_Required action_
Transcribe all the entries word for word, omitting any pictures they contain.

Saved entries
---*---

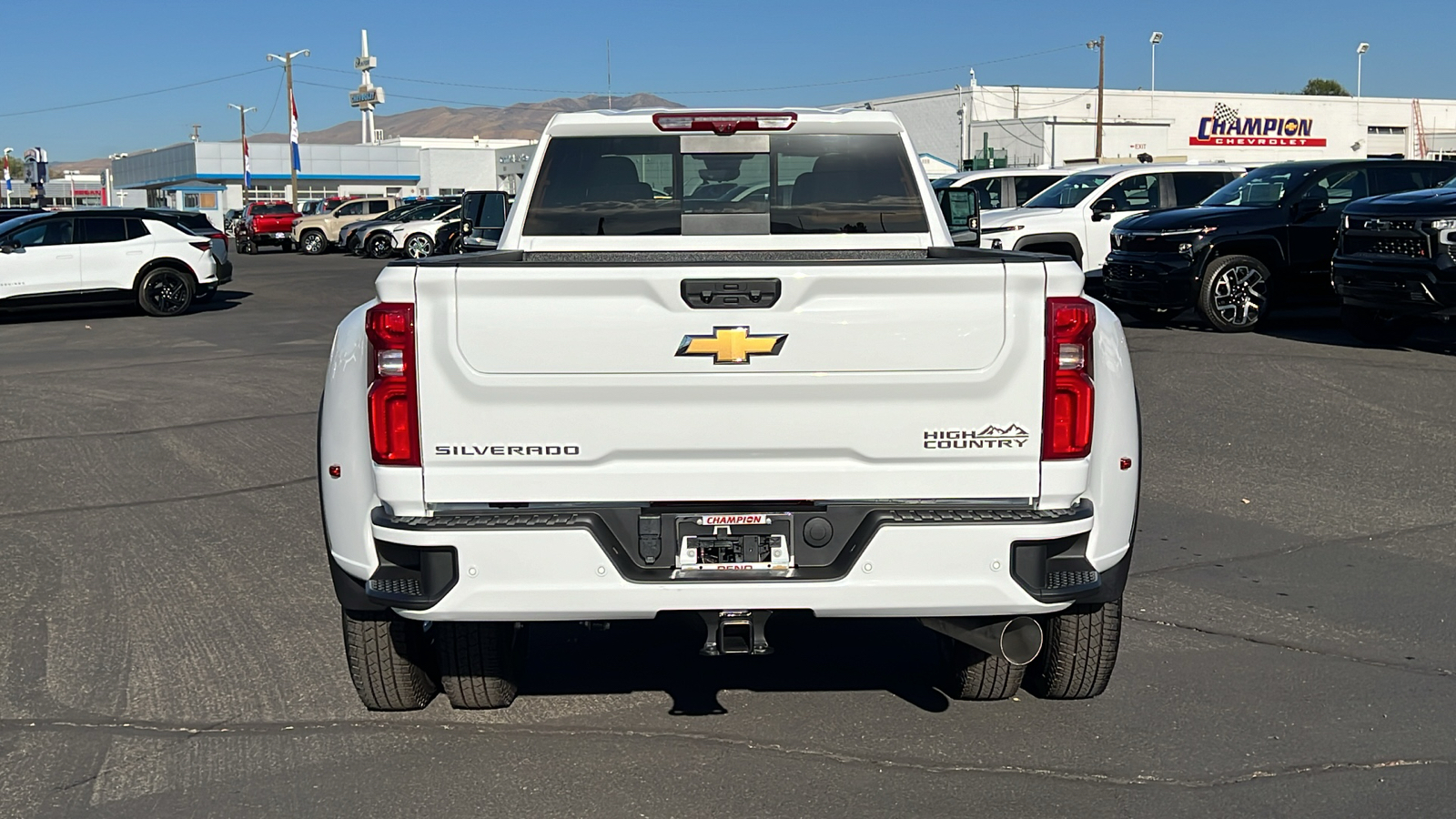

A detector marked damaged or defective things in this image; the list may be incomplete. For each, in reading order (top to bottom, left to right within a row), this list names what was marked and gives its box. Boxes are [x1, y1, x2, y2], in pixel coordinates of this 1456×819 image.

pavement crack [0, 408, 316, 446]
pavement crack [0, 471, 316, 515]
pavement crack [1117, 612, 1450, 676]
pavement crack [5, 716, 1450, 786]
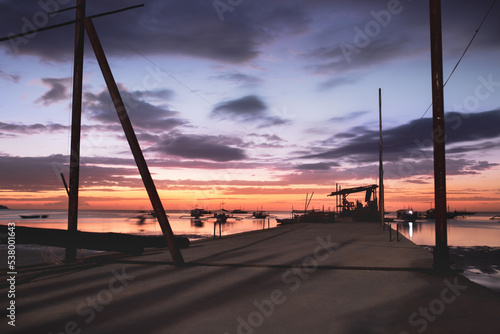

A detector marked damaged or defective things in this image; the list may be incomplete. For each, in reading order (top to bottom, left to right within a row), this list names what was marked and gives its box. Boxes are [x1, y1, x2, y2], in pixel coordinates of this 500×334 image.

rusty metal pole [66, 0, 86, 262]
rusty metal pole [84, 18, 186, 266]
rusty metal pole [428, 0, 452, 272]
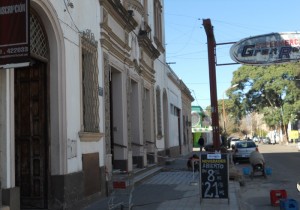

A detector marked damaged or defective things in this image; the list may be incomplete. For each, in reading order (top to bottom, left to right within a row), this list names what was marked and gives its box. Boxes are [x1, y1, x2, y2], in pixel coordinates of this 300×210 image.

rusty metal pole [202, 18, 220, 151]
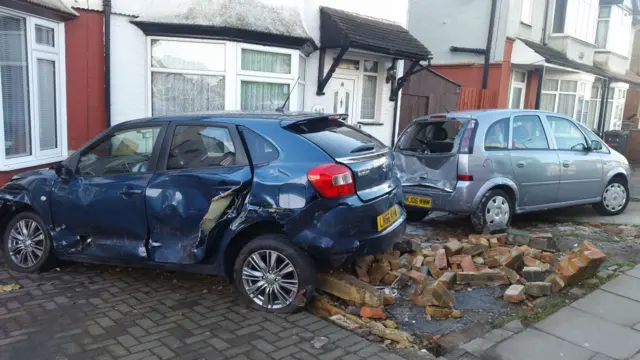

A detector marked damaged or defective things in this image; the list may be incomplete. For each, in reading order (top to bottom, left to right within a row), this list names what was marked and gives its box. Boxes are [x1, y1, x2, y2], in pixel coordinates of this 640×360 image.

dented car door [50, 124, 166, 258]
broken car window [77, 126, 160, 177]
dented car door [145, 122, 252, 262]
damaged blue sedan [1, 113, 404, 312]
broken car window [169, 125, 239, 170]
damaged gray minivan [396, 109, 632, 233]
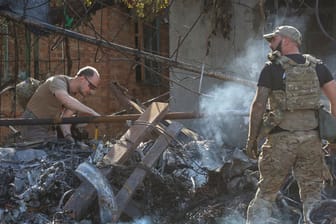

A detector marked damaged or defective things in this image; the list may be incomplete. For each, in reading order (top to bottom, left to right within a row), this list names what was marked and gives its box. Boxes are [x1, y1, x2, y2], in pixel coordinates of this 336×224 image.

broken timber [64, 102, 169, 220]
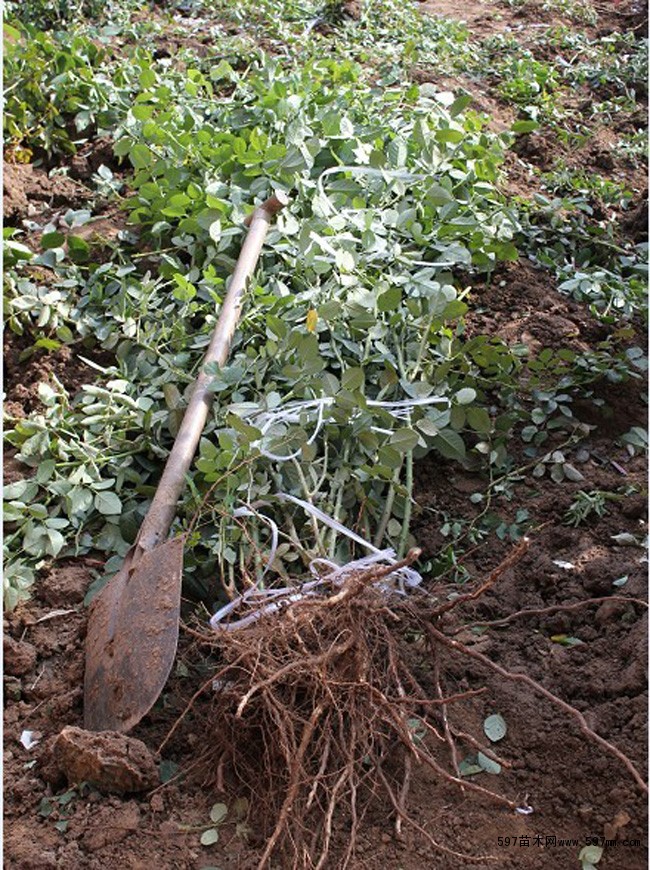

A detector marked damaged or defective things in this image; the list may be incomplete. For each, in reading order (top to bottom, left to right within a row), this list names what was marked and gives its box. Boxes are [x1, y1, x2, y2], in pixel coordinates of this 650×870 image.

rusty shovel blade [83, 540, 184, 736]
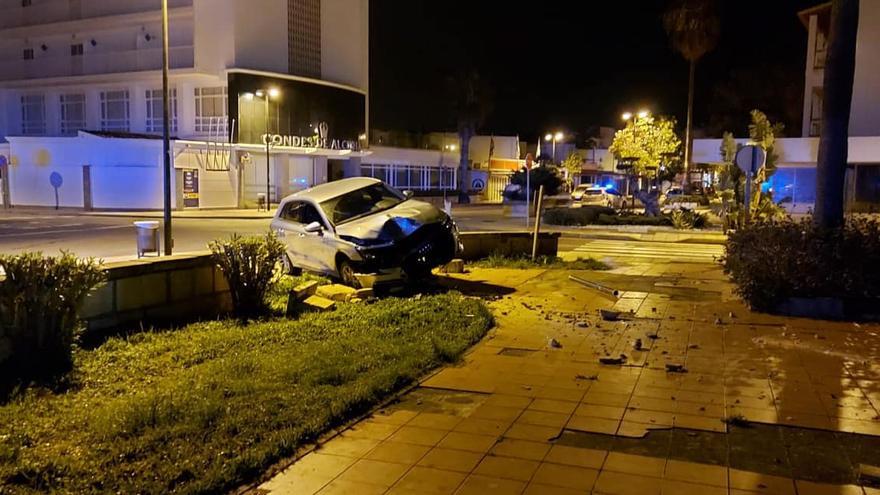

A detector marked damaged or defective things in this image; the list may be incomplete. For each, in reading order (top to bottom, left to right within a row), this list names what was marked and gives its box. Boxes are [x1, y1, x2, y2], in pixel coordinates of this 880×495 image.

crashed car [268, 177, 460, 286]
damaged car [268, 177, 460, 286]
crumpled car hood [336, 201, 450, 241]
broken concrete slab [316, 282, 358, 302]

---*---

_Completed exercise_
A detector marked damaged or defective things in this image; the list may be incomplete. For each, in reading order (top to bottom, left to right within a row), this list names what was marked and gives its box. Boxes are [x1, y1, x2, y2], in pixel coordinates of this 1456×819 image.

pavement crack [0, 408, 316, 446]
pavement crack [0, 471, 316, 515]
pavement crack [1117, 612, 1450, 676]
pavement crack [5, 716, 1450, 786]

A detector marked damaged or defective things in this image; the list may be incomplete. For each, in reading order (top to bottom, left to right within a row), this list names what was marked and gives its box. Boxes are [x1, y1, x2, y2], in pixel coordinates of this 500×334 image.

rusty metal pole [66, 0, 86, 262]
rusty metal pole [84, 18, 186, 266]
rusty metal pole [428, 0, 452, 272]

A detector marked damaged or defective things in this image; the list may be incomplete. For each, in reading order (top to bottom, left to right within a row), this list names what was marked and gives its box. Boxes are [x1, y1, x2, y2], in pixel coordinates of this 300×210 image.

rusty metal pole [202, 18, 220, 151]

A detector marked damaged or defective things in this image; the list may be incomplete. For each, in reading order (top to bottom, left to right within a row), this list names what was marked and gives its box. Boxes are [x1, y1, x2, y2], in pixel coordinates of this 640×360 image.

dented car door [50, 124, 166, 258]
broken car window [77, 126, 160, 177]
dented car door [145, 122, 252, 262]
damaged blue sedan [1, 113, 404, 312]
broken car window [169, 125, 239, 170]
damaged gray minivan [396, 109, 632, 233]

A detector marked damaged or defective things in this image; the list may be incomplete. For each, in reading order (top to bottom, left to right within a row), this list names what was marked and gives its box. Boxes are [x1, y1, x2, y2], in pixel coordinates of this 336×224 image.

broken timber [64, 102, 169, 220]

A detector marked damaged or defective things in this image; the list may be incomplete. For each, in reading order (top to bottom, left to right within a row), this list names what was marked and gives its box. Boxes are [x1, y1, x2, y2], in pixel coordinates of this 650×870 image.

rusty shovel blade [83, 540, 184, 736]

A detector marked damaged or defective things in this image; the list may be incomplete. For each, in reading order (top to bottom, left to right within a row), this list names what was marked and gives its box. Boxes are [x1, y1, x2, y2], in pixel coordinates of this 880×495 image.

crashed car [268, 177, 460, 286]
damaged car [268, 177, 460, 286]
crumpled car hood [336, 201, 450, 241]
broken concrete slab [316, 282, 358, 302]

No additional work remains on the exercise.